Chasing higgsino dark matter at colliders in the neutrino fog era
Prudhvi N. Bhattiprolu, Stephen P. Martin, James D. Wells
TL;DR
Higgsino-dominated neutralino dark matter remains a compelling possibility, with a thermal relic mass near $m_{\tilde{N}_1} \approx 1.1$ TeV; however, direct-detection limits are driving higgsino purity to the point where neutrino backgrounds (the neutrino fog) limit discovery potential. By translating these purity bounds into lower limits on gaugino masses under two well-motivated frameworks—gaugino mass unification and anomaly-mediated SUSY breaking—the paper shows that current and near-future direct-detection experiments push bino/wino/gluino masses into multi-TeV scales, diminishing direct collider prospects for pure higgsinos. Consequently, the authors advocate complementary collider strategies that rely on heavier superpartners decaying to higgsinos (notably stop and wino production) to probe the higgsino DM sector well into the neutrino fog era, with HL-LHC potential reaching stops up to ~1.7 TeV and winos up to ~1.4 TeV in favorable channels. The work emphasizes that future facilities (e.g., muon colliders or FCC) and indirect detection/EDM searches will be crucial to fully test this minimal DM scenario beyond the neutrino-floor limitations of direct detection.
Abstract
Higgsinos can be the lightest supersymmetric particles, allowing for either a full or partial dark matter interpretation, with the correct thermal freeze-out abundance obtained for masses near 1.1 TeV. Dark matter direct detection experimental results, now rapidly approaching the neutrino fog, imposes increasingly stringent requirements on higgsino purity.
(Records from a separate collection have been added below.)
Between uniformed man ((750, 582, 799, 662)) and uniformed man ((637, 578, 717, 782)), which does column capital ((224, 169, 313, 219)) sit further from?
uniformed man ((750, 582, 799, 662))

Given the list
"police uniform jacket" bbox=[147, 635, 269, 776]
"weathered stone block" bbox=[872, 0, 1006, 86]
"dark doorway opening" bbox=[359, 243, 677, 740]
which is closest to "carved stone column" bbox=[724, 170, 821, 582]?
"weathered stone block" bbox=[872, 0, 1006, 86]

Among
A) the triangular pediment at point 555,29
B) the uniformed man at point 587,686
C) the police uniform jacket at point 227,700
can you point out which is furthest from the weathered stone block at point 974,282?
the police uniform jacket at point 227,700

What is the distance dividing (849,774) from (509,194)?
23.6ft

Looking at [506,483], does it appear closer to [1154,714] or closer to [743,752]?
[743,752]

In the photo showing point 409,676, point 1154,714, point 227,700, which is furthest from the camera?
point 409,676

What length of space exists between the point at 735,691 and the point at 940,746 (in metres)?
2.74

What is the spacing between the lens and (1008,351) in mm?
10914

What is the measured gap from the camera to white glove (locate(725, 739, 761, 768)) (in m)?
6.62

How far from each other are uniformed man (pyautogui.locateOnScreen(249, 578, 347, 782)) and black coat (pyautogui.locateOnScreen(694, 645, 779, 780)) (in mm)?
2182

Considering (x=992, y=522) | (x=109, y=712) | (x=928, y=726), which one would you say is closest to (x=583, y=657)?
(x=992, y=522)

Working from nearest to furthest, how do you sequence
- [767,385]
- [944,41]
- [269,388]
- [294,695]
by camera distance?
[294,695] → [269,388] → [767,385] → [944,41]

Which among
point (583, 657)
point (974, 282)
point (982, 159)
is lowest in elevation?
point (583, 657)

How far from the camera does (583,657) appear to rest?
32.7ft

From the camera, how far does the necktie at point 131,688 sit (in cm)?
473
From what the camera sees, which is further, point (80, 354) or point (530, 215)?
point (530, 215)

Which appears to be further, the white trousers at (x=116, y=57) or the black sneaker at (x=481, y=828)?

We begin by summarizing the purity constraints implied by the current strong limits from the LUX-ZEPLIN experiment in 2024, presenting them as lower bounds on gaugino masses in scenarios with decoupled sfermions and heavy Higgs bosons. We further quantify how these constraints will evolve as direct detection approaches various neutrino fog discovery and exclusion definitions and future exclusion projections. Finally, given that nearly pure higgsinos remain notoriously challenging to probe directly at colliders, we explore complementary signatures in which higgsinos are produced from the decays of heavier superpartners, where additional leptons and jets can be used for triggering. In particular, we advocate for searches of stop and wino pairs decaying directly to higgsinos as a promising means to probe higgsino dark matter well into the neutrino fog era.